White House announces 200m in funding for big data research and development, hosts forum at AAAS

In 2012, making sense of big data through narrative and context, particularly unstructured data, is now a strategic imperative for leaders around the world, whether they serve in Washington, run media companies or trading floors in New York City or guide tech titans in Silicon Valley.

While big data carries the baggage of huge hype, the institutions of federal government are getting serious about its genuine promise. On Thursday morning, the Obama Administration announced a “Big Data Research and Development Initiative,” with more than $200 million in new commitments. (See fact sheet provided by the White House Office of Science and technology policy at the bottom of this post.)

“In the same way that past Federal investments in information-technology R&D led to dramatic advances in supercomputing and the creation of the Internet, the initiative we are launching today promises to transform our ability to use Big Data for scientific discovery, environmental and biomedical research, education, and national security,” said Dr. John P. Holdren, Assistant to the President and Director of the White House Office of Science and Technology Policy, in a prepared statement.

The research and development effort will focus on advancing “state-of-the-art core technologies” need for big data, harnessing said technologies “to accelerate the pace of discovery in science and engineering, strengthen our national security, and transform teaching and learning,” and “expand the workforce needed to develop and use Big Data technologies.”

In other words, the nation’s major research institutions will focus on improving available technology to collect and use big data, apply them to science and national security, and look for ways to train more data scientists.

“IBM views Big Data as organizations’ most valuable natural resource, and the ability to use technology to understand it holds enormous promise for society at large,” said David McQueeney, vice president of software, IBM Research, in a statement. “The Administration’s work to advance research and funding of big data projects, in partnership with the private sector, will help federal agencies accelerate innovations in science, engineering, education, business and government.”

While $200 million dollars is a relatively small amount of funding, particularly in the context of the federal budget or as compared to investments that are (probably) being made by Google or other major tech players, specific support for training and subsequent application of big data within federal government is important and sorely needed. The job market for data scientists in the private sector is so hot that government may well need to build up its own internal expertise, much in the same way Living Social is training coders at the Hungry Academy.

Big data is a big deal,” blogged Tom Kalil, deputy director for policy at White House OSTP, at the White House blog this morning.

We also want to challenge industry, research universities, and non-profits to join with the Administration to make the most of the opportunities created by Big Data. Clearly, the government can’t do this on its own. We need what the President calls an “all hands on deck” effort.

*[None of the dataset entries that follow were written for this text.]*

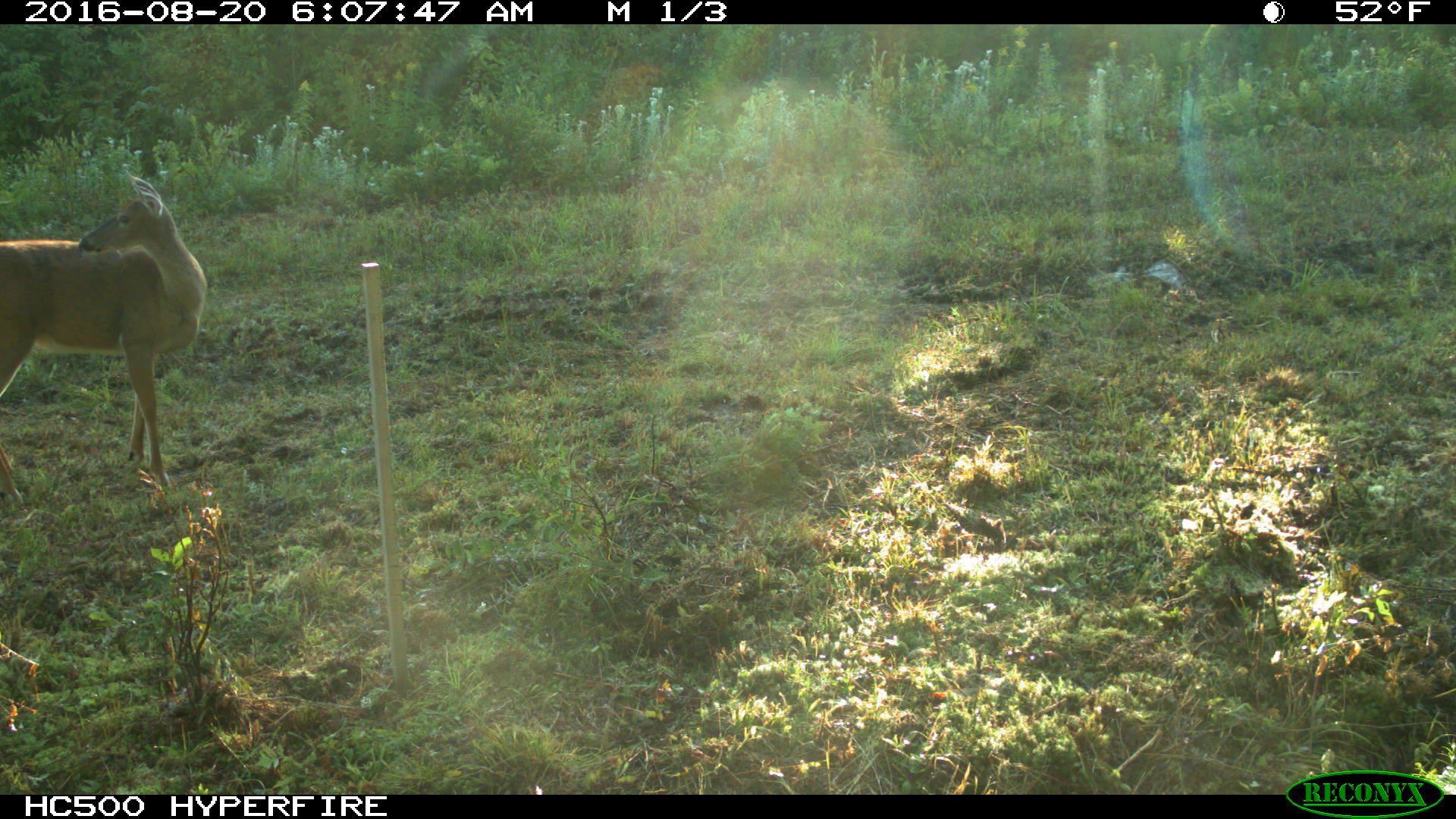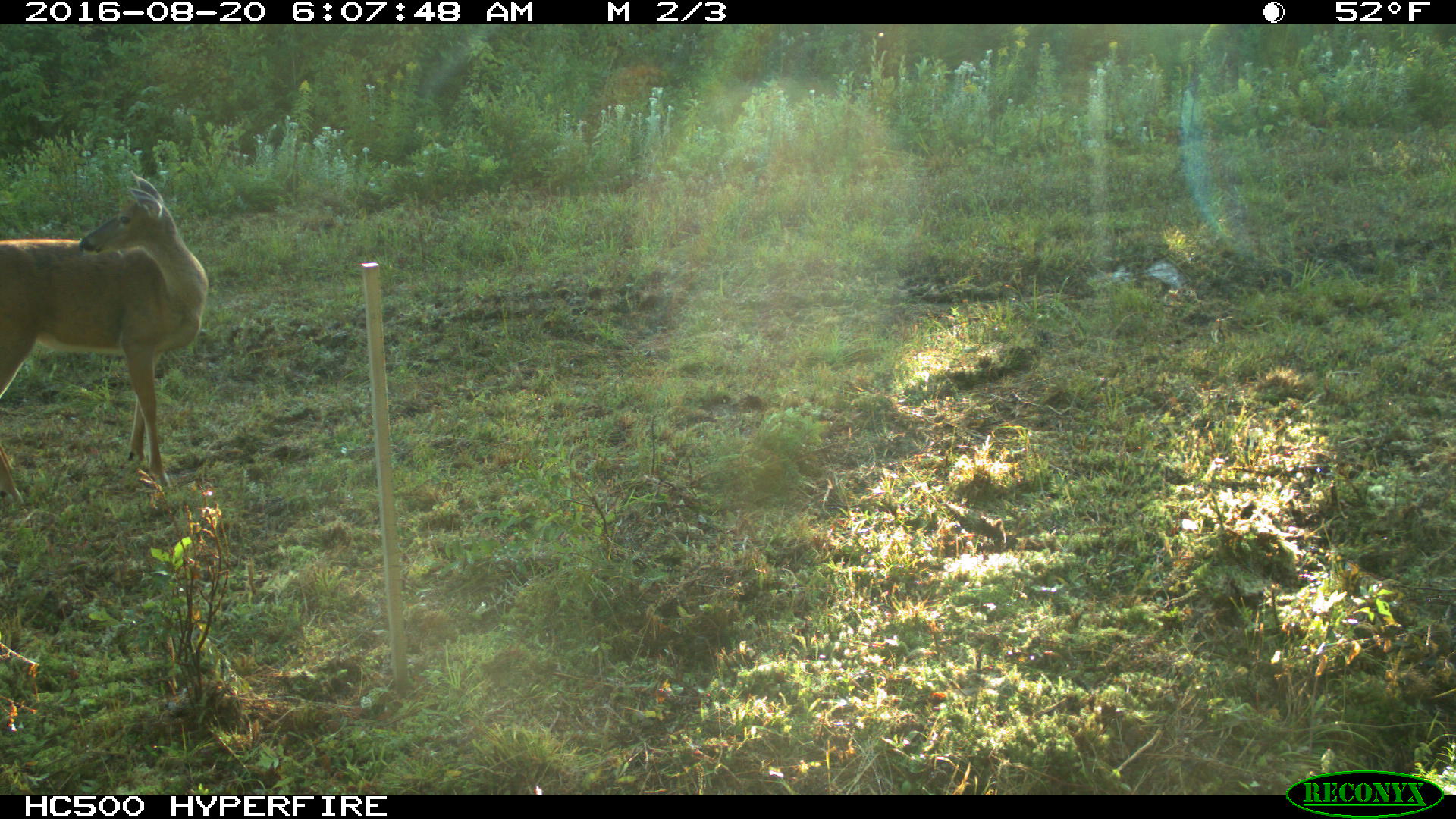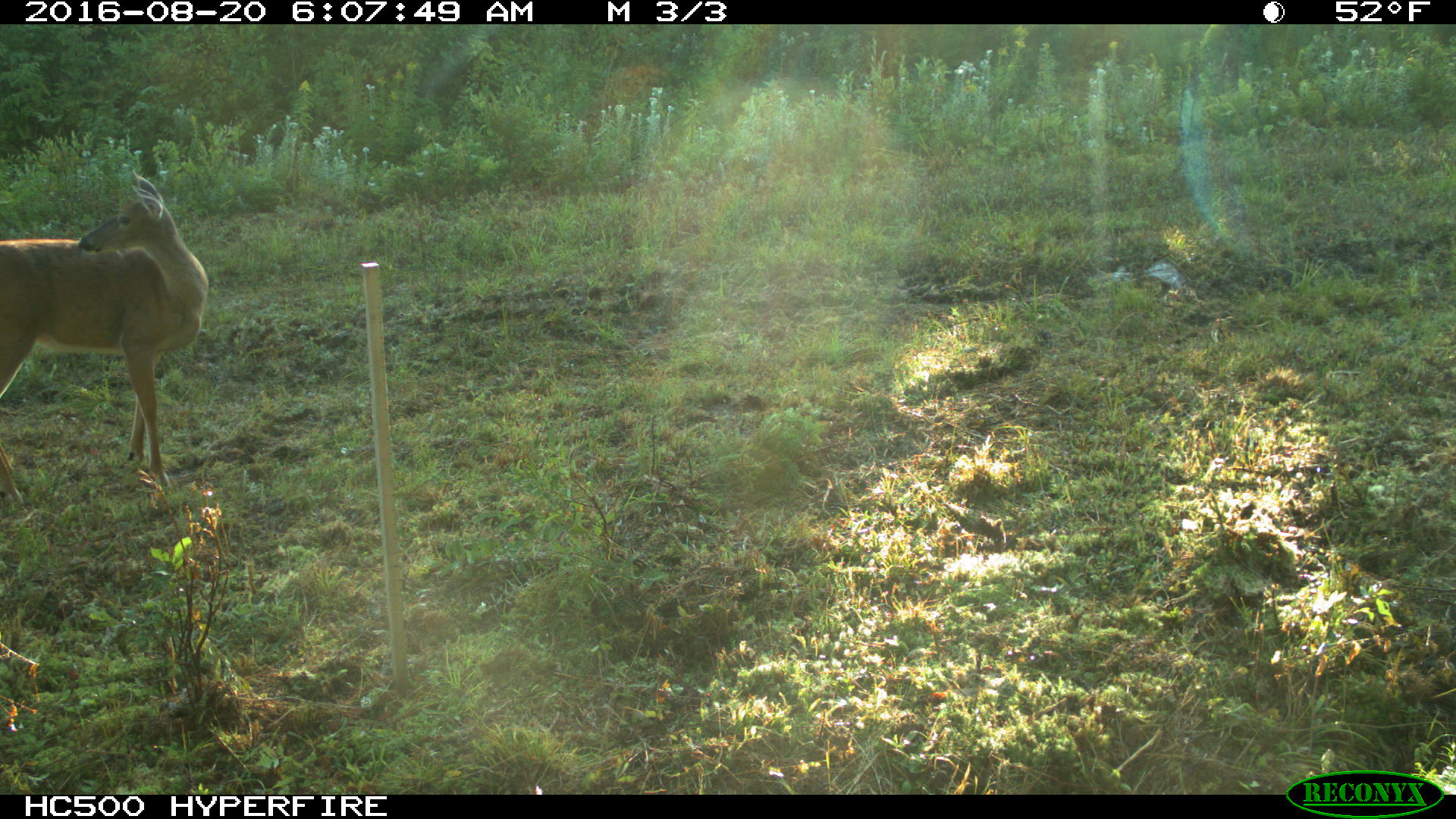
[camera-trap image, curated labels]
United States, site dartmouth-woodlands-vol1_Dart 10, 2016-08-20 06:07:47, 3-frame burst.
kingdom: Animalia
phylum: Chordata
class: Mammalia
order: Artiodactyla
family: Cervidae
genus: Odocoileus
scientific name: Odocoileus virginianus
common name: white-tailed deer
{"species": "white-tailed deer (Odocoileus virginianus)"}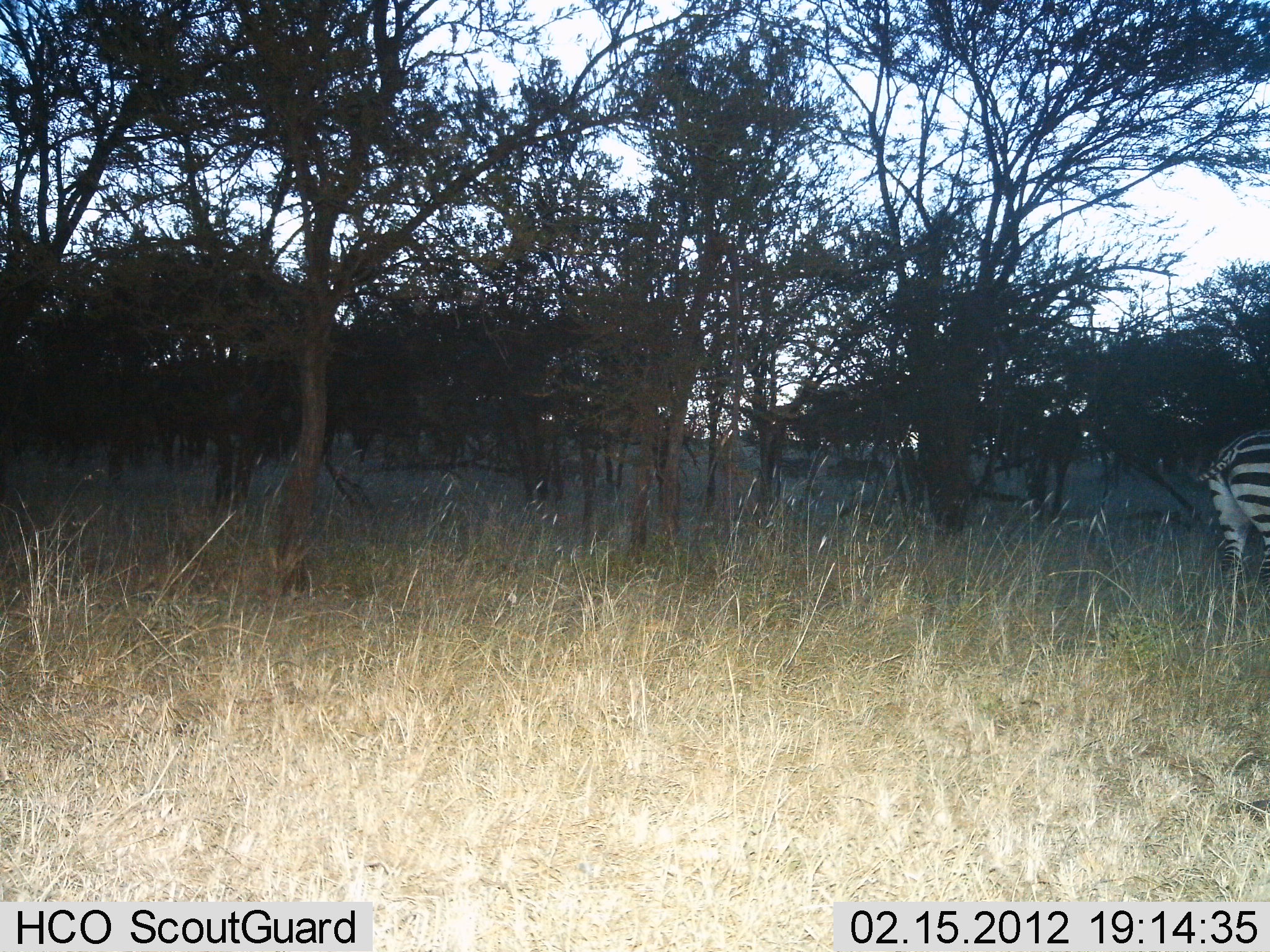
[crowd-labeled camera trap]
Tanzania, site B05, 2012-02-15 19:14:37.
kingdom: Animalia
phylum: Chordata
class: Mammalia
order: Perissodactyla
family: Equidae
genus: Equus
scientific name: Equus quagga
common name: plains zebra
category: zebra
Zebra (plains zebra) (Equus quagga), count 1. Behavior (volunteer vote fractions): standing 84%, resting 0%, moving 16%, interacting 0%. Young present (vote fraction): 0%. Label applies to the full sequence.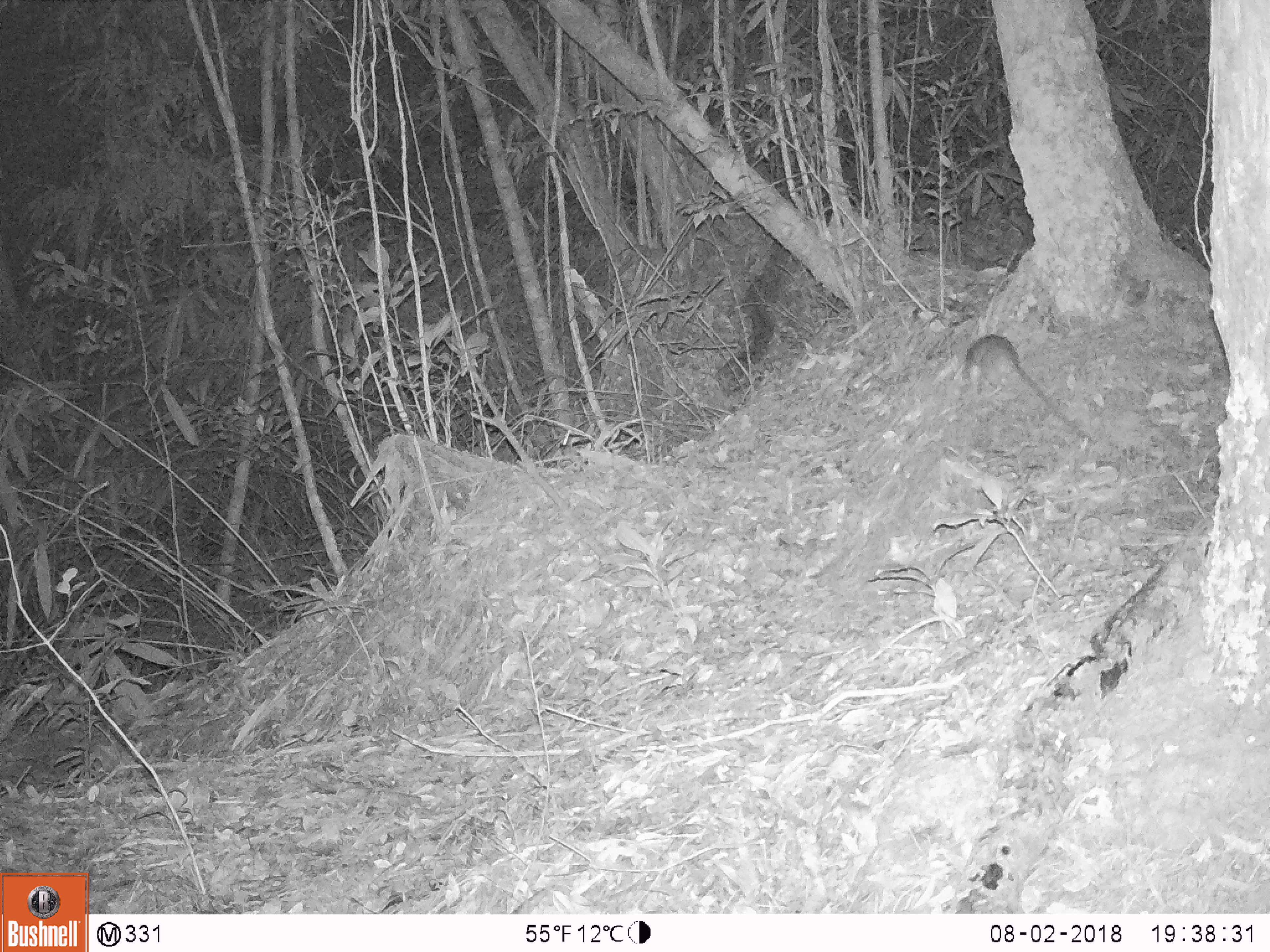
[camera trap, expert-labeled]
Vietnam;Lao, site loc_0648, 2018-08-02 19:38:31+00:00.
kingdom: Animalia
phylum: Chordata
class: Mammalia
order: Rodentia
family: Muridae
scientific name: Muridae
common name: old-world mice and rats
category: unidentified murid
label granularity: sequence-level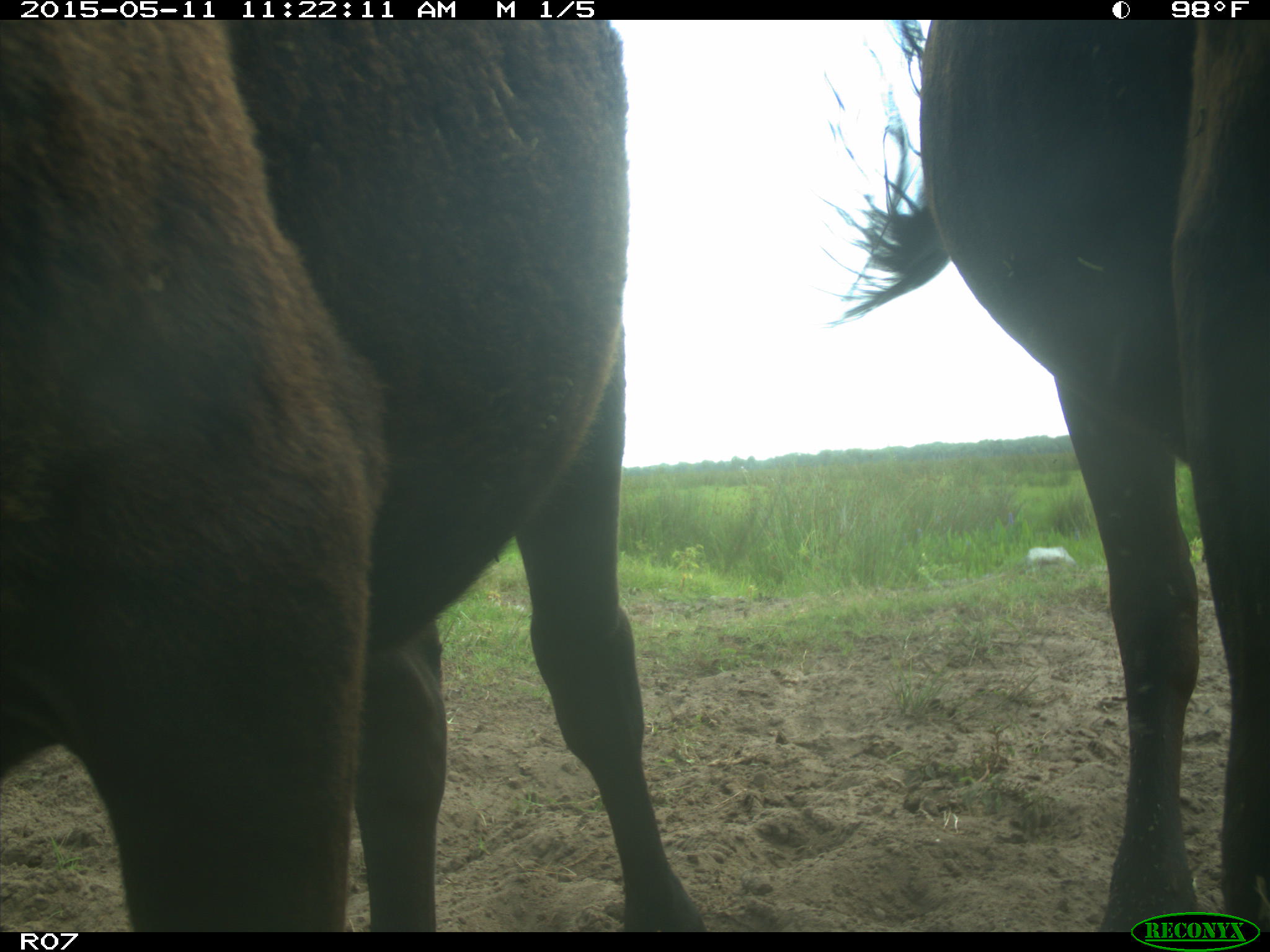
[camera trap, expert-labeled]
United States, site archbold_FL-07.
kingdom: Animalia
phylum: Chordata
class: Mammalia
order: Artiodactyla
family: Bovidae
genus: Bos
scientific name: Bos taurus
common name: domestic cow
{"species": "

Some companies are already sponsoring Big Data-related competitions, and providing funding for university research. Universities are beginning to create new courses—and entire courses of study—to prepare the next generation of “data scientists.” Organizations like Data Without Borders are helping non-profits by providing pro bono data collection, analysis, and visualization. OSTP would be very interested in supporting the creation of a forum to highlight new public-private partnerships related to Big Data.

The White House is hosting a forum today in Washington to explore the challenges and opportunities of big data and discuss the investment. The event will be streamed online in live webcast from the headquarters of the AAAS in Washington, DC. I’ll be in attendance and sharing what I learn.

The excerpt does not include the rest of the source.